::: Extrait du document

Revendications non fondées
Chaque année, à Pâques, des milliers de pèlerins parcourent la Via Dolorosa à Jérusalem afin de refaire les pas que Jésus-Christ avait effectués sur le chemin menant à sa mort. Le pèlerinage se termine à l’église du Saint-Sépulcre, lieu où mourut Jésus et donc le lieu le plus saint sur la terre, selon les croyances des Églises catholique romaine, orthodoxes, orthodoxes d’Orient (ce qui inclut les groupes arméniens, coptes, syriens et éthiopiens).
Pourtant, très près de là se trouve le sépulcre du jardin, le site que beaucoup de protestants préfèrent appeler le lieu de sépulture du Christ.
Quel groupe a raison ? Pouvons-nous connaître l’emplacement exact du lieu de sépulture du Christ, et cela fait-il une différence dans un monde en grande partie indifférent ?
Les annales
La quête d’une réponse nous ramène à Jérusalem au premier siècle de notre ère. Jésus-Christ est livré au gouverneur romain, Ponce Pilate, qui ordonne sa mort pour satisfaire les chefs politiques et religieux locaux. Les détails de cet événement ne figurent dans aucune source séculière. Nous devons nous reporter aux compte rendus des évangiles du Nouveau Testament pour obtenir les seules informations disponibles.
Ces comptes rendus indiquent que Christ fut crucifié — méthode romaine traditionnelle d’exécution — hors de la ville à un endroit où les gens pouvaient regarder et donc retenir la leçon. L’endroit était connu sous son nom araméen de Golgotha, qui signifie « crâne ». Il n’y a pas d’autres œuvres datant des deux premiers siècles qui mentionnent ou identifient cet emplacement. Il y avait tout près de là un jardin avec un sépulcre neuf qui n’avait jamais été utilisé. Le corps de Jésus fut placé dans ce sépulcre, une pierre fut roulée devant l’entrée pour la fermer, et un garde y fut posté pour empêcher que quelqu’un ne vole le corps.
Trois jours plus tard, après un jour annuel de fête et un sabbat, un groupe de femmes en deuil, qui avaient été des adeptes de Jésus, vinrent pour terminer la procédure d’inhumation. Elles furent étonnées de trouver la pierre enlevée de l’entrée et le sépulcre vide. Elles allèrent vite l’annoncer aux disciples.
Mais une femme resta au sépulcre et interrogea une personne qu’elle prit pour un jardinier. Elle voulait savoir où le corps de Jésus avait été mis pour qu’elle puisse l’enterrer convenablement.
Elle fut vite remplie de joie en entendant le son de la voix qui lui répondit. C’était l’ami qu’elle pleurait. En le trouvant, elle cessa de chercher son lieu de sépulture. En fait, pendant des siècles (jusqu’en 326 apr. J.-C., à l’époque de l’empereur Constantin), il semble que plus personne n’ait prêté attention à l’emplacement du sépulcre de Jésus.

::::::

• [Travail à faire]
Reproduisez à l'identique le passage de l'extrait ci-dessus sur le sépulcre de Jésus, en partant des mots « Revendications non fondées » et en vous arrêtant après « syriens et éthiopiens). ».

::: Section des données

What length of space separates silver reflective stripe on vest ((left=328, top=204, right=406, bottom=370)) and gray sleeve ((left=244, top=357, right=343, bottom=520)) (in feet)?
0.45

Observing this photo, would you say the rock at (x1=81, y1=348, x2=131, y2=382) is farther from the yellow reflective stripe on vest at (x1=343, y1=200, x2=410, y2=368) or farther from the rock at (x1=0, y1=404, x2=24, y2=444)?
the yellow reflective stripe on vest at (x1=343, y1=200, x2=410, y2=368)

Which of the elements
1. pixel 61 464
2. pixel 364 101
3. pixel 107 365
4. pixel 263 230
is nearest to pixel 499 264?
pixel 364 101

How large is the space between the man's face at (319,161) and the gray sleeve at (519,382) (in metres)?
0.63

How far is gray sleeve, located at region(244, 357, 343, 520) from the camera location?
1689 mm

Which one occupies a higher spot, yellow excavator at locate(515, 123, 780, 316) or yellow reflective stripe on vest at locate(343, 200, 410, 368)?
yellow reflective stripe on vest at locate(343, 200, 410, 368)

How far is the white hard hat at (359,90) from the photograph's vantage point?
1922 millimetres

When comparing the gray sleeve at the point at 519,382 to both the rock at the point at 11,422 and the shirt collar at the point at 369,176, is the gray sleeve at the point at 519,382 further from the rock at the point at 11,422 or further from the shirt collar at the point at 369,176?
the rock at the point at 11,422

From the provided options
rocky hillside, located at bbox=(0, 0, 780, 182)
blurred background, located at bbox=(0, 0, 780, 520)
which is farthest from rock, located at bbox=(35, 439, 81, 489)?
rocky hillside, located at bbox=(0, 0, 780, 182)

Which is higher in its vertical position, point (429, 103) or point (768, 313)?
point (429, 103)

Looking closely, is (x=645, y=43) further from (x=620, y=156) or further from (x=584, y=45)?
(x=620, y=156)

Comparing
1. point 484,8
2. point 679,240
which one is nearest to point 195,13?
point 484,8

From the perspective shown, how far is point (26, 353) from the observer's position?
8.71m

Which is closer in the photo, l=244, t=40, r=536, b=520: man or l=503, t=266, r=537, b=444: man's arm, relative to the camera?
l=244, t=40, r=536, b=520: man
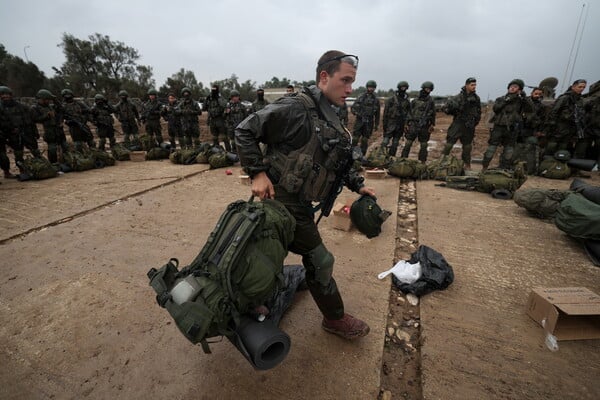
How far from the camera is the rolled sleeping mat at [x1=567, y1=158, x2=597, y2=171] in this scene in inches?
207

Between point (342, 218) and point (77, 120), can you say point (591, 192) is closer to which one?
point (342, 218)

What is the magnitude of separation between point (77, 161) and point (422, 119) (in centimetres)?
798

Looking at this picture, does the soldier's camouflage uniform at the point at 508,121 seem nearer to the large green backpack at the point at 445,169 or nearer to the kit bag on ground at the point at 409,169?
the large green backpack at the point at 445,169

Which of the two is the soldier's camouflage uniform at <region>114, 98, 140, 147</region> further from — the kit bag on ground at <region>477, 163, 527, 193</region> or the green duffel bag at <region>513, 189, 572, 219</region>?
the green duffel bag at <region>513, 189, 572, 219</region>

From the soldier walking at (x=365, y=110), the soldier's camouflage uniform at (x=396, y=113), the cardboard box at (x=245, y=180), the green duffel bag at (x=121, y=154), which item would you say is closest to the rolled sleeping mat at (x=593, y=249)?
the soldier's camouflage uniform at (x=396, y=113)

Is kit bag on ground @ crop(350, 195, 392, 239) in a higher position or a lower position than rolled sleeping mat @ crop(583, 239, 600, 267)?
higher

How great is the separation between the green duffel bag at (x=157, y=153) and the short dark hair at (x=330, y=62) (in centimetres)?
722

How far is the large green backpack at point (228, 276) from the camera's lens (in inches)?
43.5

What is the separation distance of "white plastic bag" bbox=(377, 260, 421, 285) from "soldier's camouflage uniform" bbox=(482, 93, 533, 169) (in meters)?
4.81

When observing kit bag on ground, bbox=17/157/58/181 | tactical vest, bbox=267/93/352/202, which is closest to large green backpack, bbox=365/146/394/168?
tactical vest, bbox=267/93/352/202

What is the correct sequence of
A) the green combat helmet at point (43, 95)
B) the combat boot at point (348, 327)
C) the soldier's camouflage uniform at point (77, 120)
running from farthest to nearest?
the soldier's camouflage uniform at point (77, 120) → the green combat helmet at point (43, 95) → the combat boot at point (348, 327)

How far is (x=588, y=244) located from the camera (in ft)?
8.78

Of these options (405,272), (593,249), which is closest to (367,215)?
(405,272)

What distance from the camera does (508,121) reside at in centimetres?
548
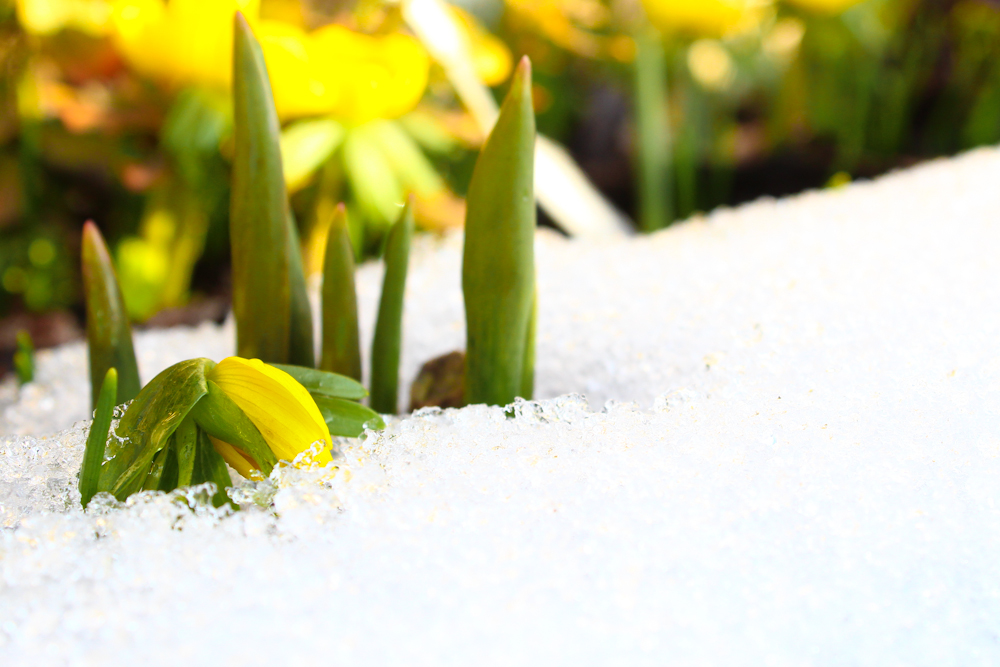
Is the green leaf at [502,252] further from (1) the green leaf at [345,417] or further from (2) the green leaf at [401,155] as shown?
(2) the green leaf at [401,155]

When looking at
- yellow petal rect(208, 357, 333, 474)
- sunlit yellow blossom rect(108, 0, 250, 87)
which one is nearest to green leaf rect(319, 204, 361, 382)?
yellow petal rect(208, 357, 333, 474)

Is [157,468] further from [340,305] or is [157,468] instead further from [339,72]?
[339,72]

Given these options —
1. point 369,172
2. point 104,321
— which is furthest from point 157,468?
point 369,172

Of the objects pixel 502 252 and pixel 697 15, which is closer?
pixel 502 252

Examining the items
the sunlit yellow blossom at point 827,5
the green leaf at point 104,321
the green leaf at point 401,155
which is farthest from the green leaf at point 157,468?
the sunlit yellow blossom at point 827,5

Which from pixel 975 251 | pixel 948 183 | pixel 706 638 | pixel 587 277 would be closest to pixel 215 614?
pixel 706 638

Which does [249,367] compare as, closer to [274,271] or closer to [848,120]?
[274,271]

::::::

• [Réponse]
Revendications non fondées
Chaque année, à Pâques, des milliers de pèlerins parcourent la Via Dolorosa à Jérusalem afin de refaire les pas que Jésus-Christ avait effectués sur le chemin menant à sa mort. Le pèlerinage se termine à l’église du Saint-Sépulcre, lieu où mourut Jésus et donc le lieu le plus saint sur la terre, selon les croyances des Églises catholique romaine, orthodoxes, orthodoxes d’Orient (ce qui inclut les groupes arméniens, coptes, syriens et éthiopiens).